Atina
02.02.2026 - 14:00
Elvio Delicata
Sono trascorsi sette mesi dalla scomparsa di Elvio Delicata, il 59enne di Atina che ha fatto perdere le sue tracce mercoledì 2 luglio del 2025, l’ultimo giorno in cui fu visto vagare nei pressi del centro storico del paese. Da allora nessuno l’ha più notato. E l’angoscia, il dolore, la speranza furono, e sono, i sentimenti che hanno accompagnato la povera madre di Elvio, ultraottantenne e malferma di salute. Partirono ricerche e indagini per il ritrovamento di Elvio, ma sembrava svanito nel nulla. In un primo momento, le ricerche si concentrarono sulle zone a ridosso del centro storico di Atina dove, si disse, fu captato il segnale del suo cellulare. Poi, furono verificate le immagini delle telecamere nelle stazioni dei treni e dei bus di Cassino e Sora. Ma di Elvio, ogni giorno che passava, non si ebbero più notizie. La famiglia portò il caso anche all’attenzione della trasmissione Rai “Chi l’ha visto?”, che dedicò ampio spazio alla vicenda.
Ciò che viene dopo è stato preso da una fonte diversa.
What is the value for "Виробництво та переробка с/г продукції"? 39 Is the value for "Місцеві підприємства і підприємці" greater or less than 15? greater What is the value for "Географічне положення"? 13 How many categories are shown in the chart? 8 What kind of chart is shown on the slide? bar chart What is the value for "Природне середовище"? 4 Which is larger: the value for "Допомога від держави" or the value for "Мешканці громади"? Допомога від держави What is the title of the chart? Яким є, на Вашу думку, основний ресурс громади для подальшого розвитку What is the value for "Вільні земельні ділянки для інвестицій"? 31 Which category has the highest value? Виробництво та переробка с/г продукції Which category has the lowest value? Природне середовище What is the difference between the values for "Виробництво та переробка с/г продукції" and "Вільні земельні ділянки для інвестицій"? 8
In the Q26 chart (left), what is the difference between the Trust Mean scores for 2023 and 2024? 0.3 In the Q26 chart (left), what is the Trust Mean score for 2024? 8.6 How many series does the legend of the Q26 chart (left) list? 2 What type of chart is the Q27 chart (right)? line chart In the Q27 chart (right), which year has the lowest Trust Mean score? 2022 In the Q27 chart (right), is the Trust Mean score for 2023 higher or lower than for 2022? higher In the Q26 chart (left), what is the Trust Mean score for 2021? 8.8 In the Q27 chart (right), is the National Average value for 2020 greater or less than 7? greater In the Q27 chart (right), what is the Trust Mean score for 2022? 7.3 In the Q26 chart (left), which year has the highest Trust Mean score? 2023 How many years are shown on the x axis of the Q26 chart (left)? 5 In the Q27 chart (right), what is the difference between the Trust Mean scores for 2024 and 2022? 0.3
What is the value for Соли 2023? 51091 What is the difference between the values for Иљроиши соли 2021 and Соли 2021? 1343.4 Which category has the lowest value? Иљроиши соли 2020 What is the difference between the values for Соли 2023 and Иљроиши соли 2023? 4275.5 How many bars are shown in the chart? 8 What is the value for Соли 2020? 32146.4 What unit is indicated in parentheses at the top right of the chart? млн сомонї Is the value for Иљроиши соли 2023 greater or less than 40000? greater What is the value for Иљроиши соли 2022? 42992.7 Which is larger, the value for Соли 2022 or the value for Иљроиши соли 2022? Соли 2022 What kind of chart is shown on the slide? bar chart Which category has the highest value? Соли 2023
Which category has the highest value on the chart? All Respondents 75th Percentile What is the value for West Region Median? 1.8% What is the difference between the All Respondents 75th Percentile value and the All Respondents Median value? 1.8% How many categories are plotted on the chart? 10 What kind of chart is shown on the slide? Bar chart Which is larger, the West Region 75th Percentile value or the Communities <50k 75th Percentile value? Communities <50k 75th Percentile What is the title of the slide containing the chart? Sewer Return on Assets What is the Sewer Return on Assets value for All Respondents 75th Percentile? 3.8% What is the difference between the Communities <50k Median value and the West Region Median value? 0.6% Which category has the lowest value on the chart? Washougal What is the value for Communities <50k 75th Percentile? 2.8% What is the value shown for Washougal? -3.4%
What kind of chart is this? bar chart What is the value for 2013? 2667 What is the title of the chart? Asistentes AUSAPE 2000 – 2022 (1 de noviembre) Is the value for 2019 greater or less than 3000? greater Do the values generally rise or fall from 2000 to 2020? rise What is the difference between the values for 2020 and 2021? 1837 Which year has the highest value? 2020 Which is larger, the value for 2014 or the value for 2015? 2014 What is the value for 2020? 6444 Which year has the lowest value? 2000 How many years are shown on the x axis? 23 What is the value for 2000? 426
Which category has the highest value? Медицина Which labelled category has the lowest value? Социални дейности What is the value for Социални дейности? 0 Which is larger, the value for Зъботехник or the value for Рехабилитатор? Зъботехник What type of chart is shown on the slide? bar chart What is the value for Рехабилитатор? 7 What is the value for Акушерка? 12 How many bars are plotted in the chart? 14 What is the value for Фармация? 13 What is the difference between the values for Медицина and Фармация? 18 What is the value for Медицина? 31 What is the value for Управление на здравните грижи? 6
Alla redazione del programma arrivarono segnalazioni da ogni parte (Messina, Frascati, Fontana Liri), ma tutte ritenute prive di riscontri reali. Poi, alla fine di agosto una svolta: in un bosco situato nel territorio di Broccostella (a venti chilometri da Atina), furono rinvenuti resti umani. Le indagini della Squadra mobile seguivano l’ipotesi dell’omicidio, mentre i familiari di Elvio riconoscevano alcuni indumenti, come una scarpa ancora infilata nei resti di un piede. Alla fine di novembre le spoglie ritrovate a Broccostella furono portate a Roma, nella sede della Polizia scientifica di via Tuscolana, per il prelievo di tessuti e quindi per effettuare l’esame del Dna. Ma da allora i familiari del cinquantanovenne non hanno saputo più nulla in proposito. E con loro l’intera comunità di Atina, che ancora si interroga sulla sua improvvisa scomparsa e sul perdurante silenzio che avvolge questa amara vicenda.